### Assignment
Present the following data again exactly as it is shown.
═══ Source material ═══
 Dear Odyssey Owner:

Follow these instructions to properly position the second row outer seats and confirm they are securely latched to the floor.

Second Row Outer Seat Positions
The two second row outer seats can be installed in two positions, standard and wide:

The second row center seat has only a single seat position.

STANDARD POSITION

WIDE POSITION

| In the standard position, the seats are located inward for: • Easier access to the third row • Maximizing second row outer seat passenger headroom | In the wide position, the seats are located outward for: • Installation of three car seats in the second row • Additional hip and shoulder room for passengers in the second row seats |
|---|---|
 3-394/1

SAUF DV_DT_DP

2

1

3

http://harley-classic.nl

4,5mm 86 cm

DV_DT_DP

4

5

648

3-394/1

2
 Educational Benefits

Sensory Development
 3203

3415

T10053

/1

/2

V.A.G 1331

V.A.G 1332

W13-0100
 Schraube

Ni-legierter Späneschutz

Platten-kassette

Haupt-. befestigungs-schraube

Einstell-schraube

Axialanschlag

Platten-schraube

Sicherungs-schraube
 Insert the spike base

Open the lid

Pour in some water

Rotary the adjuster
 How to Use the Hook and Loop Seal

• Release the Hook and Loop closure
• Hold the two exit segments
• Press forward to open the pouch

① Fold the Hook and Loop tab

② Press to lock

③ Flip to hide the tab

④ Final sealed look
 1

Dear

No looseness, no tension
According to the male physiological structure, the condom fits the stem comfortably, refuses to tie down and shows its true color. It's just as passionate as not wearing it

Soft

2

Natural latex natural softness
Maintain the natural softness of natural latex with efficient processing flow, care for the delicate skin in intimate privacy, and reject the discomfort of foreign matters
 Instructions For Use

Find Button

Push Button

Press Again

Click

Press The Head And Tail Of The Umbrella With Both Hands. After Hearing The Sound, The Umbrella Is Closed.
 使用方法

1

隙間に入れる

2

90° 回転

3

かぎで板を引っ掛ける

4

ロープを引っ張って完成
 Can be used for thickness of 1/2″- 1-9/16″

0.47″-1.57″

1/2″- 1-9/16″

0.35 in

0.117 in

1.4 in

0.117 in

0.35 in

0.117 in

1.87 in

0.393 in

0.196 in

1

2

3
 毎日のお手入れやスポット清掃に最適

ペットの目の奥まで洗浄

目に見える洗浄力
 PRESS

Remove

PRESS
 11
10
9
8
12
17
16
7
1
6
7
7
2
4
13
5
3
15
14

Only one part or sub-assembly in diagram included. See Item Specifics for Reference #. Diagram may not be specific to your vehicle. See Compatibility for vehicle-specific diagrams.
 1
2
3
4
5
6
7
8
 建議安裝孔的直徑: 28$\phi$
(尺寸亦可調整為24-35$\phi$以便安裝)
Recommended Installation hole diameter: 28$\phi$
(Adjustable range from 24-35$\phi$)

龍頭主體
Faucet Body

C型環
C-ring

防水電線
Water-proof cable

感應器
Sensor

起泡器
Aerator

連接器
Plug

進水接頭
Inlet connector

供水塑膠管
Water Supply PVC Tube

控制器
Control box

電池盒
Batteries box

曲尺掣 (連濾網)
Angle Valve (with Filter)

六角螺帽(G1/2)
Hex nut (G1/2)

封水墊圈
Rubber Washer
═══
### Result
 Dear Odyssey Owner:

Follow these instructions to properly position the second row outer seats and confirm they are securely latched to the floor.

Second Row Outer Seat Positions
The two second row outer seats can be installed in two positions, standard and wide:

The second row center seat has only a single seat position.

STANDARD POSITION

WIDE POSITION

| In the standard position, the seats are located inward for: • Easier access to the third row • Maximizing second row outer seat passenger headroom | In the wide position, the seats are located outward for: • Installation of three car seats in the second row • Additional hip and shoulder room for passengers in the second row seats |
|---|---|
 3-394/1

SAUF DV_DT_DP

2

1

3

http://harley-classic.nl

4,5mm 86 cm

DV_DT_DP

4

5

648

3-394/1

2
 Educational Benefits

Sensory Development
 3203

3415

T10053

/1

/2

V.A.G 1331

V.A.G 1332

W13-0100
 Schraube

Ni-legierter Späneschutz

Platten-kassette

Haupt-. befestigungs-schraube

Einstell-schraube

Axialanschlag

Platten-schraube

Sicherungs-schraube
 Insert the spike base

Open the lid

Pour in some water

Rotary the adjuster
 How to Use the Hook and Loop Seal

• Release the Hook and Loop closure
• Hold the two exit segments
• Press forward to open the pouch

① Fold the Hook and Loop tab

② Press to lock

③ Flip to hide the tab

④ Final sealed look
 1

Dear

No looseness, no tension
According to the male physiological structure, the condom fits the stem comfortably, refuses to tie down and shows its true color. It's just as passionate as not wearing it

Soft

2

Natural latex natural softness
Maintain the natural softness of natural latex with efficient processing flow, care for the delicate skin in intimate privacy, and reject the discomfort of foreign matters
 Instructions For Use

Find Button

Push Button

Press Again

Click

Press The Head And Tail Of The Umbrella With Both Hands. After Hearing The Sound, The Umbrella Is Closed.
 使用方法

1

隙間に入れる

2

90° 回転

3

かぎで板を引っ掛ける

4

ロープを引っ張って完成
 Can be used for thickness of 1/2″- 1-9/16″

0.47″-1.57″

1/2″- 1-9/16″

0.35 in

0.117 in

1.4 in

0.117 in

0.35 in

0.117 in

1.87 in

0.393 in

0.196 in

1

2

3
 毎日のお手入れやスポット清掃に最適

ペットの目の奥まで洗浄

目に見える洗浄力
 PRESS

Remove

PRESS
 11
10
9
8
12
17
16
7
1
6
7
7
2
4
13
5
3
15
14

Only one part or sub-assembly in diagram included. See Item Specifics for Reference #. Diagram may not be specific to your vehicle. See Compatibility for vehicle-specific diagrams.
 1
2
3
4
5
6
7
8
 建議安裝孔的直徑: 28$\phi$
(尺寸亦可調整為24-35$\phi$以便安裝)
Recommended Installation hole diameter: 28$\phi$
(Adjustable range from 24-35$\phi$)

龍頭主體
Faucet Body

C型環
C-ring

防水電線
Water-proof cable

感應器
Sensor

起泡器
Aerator

連接器
Plug

進水接頭
Inlet connector

供水塑膠管
Water Supply PVC Tube

控制器
Control box

電池盒
Batteries box

曲尺掣 (連濾網)
Angle Valve (with Filter)

六角螺帽(G1/2)
Hex nut (G1/2)

封水墊圈
Rubber Washer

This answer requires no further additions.